I didn't have the patience. I want to do something slightly more direct. And so. Working, um, directly in healthcare seemed like the right opportunity to do 

that. 

Alex: What are the main challenges in working with practitioners? From your point of view as, as, as a, as a scientist or researcher. 

Ehud Karavani: First of all, is close.

As I said, as we said before, it's like closing the gap, like, uh, trying to extract knowledge from them is a very communication heavy, like interaction heavy, uh, it's a communication, heavy interaction that you need to carefully listen. And like carefully convey and then try to distill what, what they say in, in, in natural language and distill that into a DAG.

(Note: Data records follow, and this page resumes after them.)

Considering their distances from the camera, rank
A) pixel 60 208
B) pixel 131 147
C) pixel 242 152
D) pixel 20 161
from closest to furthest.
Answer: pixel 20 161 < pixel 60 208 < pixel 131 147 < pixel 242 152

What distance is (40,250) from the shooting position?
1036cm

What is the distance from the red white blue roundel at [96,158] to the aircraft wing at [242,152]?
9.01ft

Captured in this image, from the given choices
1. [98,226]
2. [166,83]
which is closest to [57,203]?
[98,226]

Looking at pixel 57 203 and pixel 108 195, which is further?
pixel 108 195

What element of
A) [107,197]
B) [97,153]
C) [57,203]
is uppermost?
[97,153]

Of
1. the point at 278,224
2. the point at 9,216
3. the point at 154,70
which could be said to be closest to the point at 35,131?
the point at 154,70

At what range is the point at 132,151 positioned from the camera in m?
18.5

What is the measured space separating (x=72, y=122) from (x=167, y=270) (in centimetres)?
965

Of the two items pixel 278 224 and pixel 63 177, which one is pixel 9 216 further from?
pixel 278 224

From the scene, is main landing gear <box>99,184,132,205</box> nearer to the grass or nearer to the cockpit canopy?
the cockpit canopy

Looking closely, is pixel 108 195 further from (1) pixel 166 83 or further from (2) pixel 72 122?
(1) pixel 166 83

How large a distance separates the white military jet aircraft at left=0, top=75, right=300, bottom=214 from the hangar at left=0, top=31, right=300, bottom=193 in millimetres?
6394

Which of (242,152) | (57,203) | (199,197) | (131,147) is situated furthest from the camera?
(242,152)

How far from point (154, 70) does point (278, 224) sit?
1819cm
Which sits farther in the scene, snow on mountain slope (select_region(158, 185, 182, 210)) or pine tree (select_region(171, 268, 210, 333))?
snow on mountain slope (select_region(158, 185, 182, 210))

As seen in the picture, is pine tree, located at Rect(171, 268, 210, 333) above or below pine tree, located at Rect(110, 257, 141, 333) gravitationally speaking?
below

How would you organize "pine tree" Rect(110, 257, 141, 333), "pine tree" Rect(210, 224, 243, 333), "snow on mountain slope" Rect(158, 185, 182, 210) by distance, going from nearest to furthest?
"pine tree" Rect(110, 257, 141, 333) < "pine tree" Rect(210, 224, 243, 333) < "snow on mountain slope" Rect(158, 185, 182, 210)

The second thing I think is how is the disappointment because they are not statisticians and they are not causal inference experts. And so they. Like their worldview is, uh, is based on things they hear from the, from like a, a pop media or popular science in some, in some sense. And they come to you and they want, and, and, and they, and they heard that causal inference is important and it's, it now can be done and, and, and so exciting and they're hyped about it.

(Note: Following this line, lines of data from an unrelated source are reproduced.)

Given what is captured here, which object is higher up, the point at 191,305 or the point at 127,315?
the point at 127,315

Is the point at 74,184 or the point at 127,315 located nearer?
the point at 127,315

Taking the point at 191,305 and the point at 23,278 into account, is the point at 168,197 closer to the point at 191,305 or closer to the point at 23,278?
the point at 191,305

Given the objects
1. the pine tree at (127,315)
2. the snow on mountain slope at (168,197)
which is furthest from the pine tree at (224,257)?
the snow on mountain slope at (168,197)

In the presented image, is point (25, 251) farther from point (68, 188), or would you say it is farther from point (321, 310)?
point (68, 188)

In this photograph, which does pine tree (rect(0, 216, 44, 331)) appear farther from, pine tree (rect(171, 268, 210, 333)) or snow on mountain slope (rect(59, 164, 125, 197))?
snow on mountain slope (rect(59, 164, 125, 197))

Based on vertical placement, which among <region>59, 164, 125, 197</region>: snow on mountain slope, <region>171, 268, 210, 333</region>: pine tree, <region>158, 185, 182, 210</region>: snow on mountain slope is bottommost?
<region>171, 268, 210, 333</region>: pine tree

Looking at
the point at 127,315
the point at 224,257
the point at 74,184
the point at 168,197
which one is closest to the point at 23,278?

And they come to you and they want you to use the tool. Like they heard machine learning, they heard about deep learning, they might even know PyTorch or something like that. And they, they come to you and they say like, Oh, you have this causal lib tool. Come on, let's, let's fire it up and let's get some causal effects.

And then you sit down, and you start to talk about estimates, and causal gaps, and a causal road map, and target trial emulation, and, I don't know, time zero, and self inflicted biases, and they are baffled. You can't like You can see how less engaged they become as you speak. Um, they came for an answer for a tool and they get a teaching, a teaching session in some sense.

Alex: It's like in life in general. 

Ehud Karavani: Yeah. Yeah. You want, you want, you want the easy solution and you get more homework in some sense. And then they become upset because they realize, uh, I don't know where, where I read it before, but they realized that causal inference is a bait and switch scheme. Because. We speak so highly about the importance of causality and we say that counterfactual prediction is so important and, and that's the way that we need to operate.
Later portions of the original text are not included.